The senators have long prioritized lowering the cost of and expanding the domestic supply chain for prescription drugs. Last year, Warner and Kaine announced the designation of the Richmond/Petersburg Advanced Pharmaceutical Manufacturing Tech Hub, which they supported to help ensure that critical pharmaceuticals, including insulin, are manufactured in America using innovative, cost-saving techniques. The senators repeatedly introduced legislation to allow Medicare to negotiate the best price of prescription drugs for seniors enrolled in Medicare Part D—a major cost-reducing measure that is now law thanks to the IRA.

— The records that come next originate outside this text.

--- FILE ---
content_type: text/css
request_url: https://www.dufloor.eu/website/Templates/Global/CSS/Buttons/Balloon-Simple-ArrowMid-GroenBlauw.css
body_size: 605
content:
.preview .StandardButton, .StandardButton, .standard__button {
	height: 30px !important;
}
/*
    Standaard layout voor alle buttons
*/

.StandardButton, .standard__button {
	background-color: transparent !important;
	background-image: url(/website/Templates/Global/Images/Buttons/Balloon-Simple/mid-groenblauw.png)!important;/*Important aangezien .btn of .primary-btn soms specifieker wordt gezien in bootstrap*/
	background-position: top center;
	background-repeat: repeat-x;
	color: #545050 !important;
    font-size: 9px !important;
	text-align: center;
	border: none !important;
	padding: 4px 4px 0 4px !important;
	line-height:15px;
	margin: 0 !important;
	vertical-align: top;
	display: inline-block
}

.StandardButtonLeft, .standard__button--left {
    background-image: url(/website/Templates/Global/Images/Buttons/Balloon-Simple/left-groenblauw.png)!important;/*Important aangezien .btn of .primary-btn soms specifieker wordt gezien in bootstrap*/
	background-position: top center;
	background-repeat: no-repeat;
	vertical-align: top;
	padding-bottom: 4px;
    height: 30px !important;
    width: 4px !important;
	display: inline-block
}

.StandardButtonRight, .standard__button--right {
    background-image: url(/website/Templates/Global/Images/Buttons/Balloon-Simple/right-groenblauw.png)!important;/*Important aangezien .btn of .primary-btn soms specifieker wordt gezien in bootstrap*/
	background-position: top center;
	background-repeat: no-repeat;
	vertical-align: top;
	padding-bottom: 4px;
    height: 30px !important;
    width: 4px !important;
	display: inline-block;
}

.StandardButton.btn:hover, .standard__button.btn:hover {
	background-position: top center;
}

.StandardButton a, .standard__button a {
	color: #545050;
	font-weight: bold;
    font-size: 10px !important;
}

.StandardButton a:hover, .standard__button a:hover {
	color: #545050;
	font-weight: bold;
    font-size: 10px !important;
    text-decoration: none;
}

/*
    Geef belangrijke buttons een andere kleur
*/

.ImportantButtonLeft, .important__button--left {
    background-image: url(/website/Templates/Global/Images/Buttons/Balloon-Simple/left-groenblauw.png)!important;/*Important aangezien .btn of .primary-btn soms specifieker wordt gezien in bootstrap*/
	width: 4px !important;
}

Additionally, Warner, a member of the Senate Finance Committee, helped author the Modernizing and Ensuring PBM Accountability (MEPA) Act, bipartisan legislation approved by the Committee in July 2023 to help address rising prescription drug prices by regulating the middlemen who manage prescription drug benefits on behalf of health insurers. The Finance Committee also recently approved Warner-authored legislation to help lower-income seniors enroll in Medicare.

Kaine has led the introduction of the Medicare-X Choice Act, which would improve health care coverage and lower costs for Americans, and cosponsored legislation to allow Medicare to negotiate prescription drug costs for seniors. In 2023, Kaine worked with Senators Jon Tester (D-MT) and Roger Marshall (R-KS) to introduce the Delinking Revenue from Unfair Gouging (DRUG) Act to lower drug costs and prevent massive Pharmacy Benefit Managers (PBMs) from price gouging consumers. Last month, Kaine and Marshall led a bipartisan group of senators in urging the Department of Health and Human Services (HHS), the Department of Labor (DOL), and the Department of the Treasury to lower out-of-pocket costs for prescription drugs by enforcing a rule limiting the use of harmful “copay accumulators.”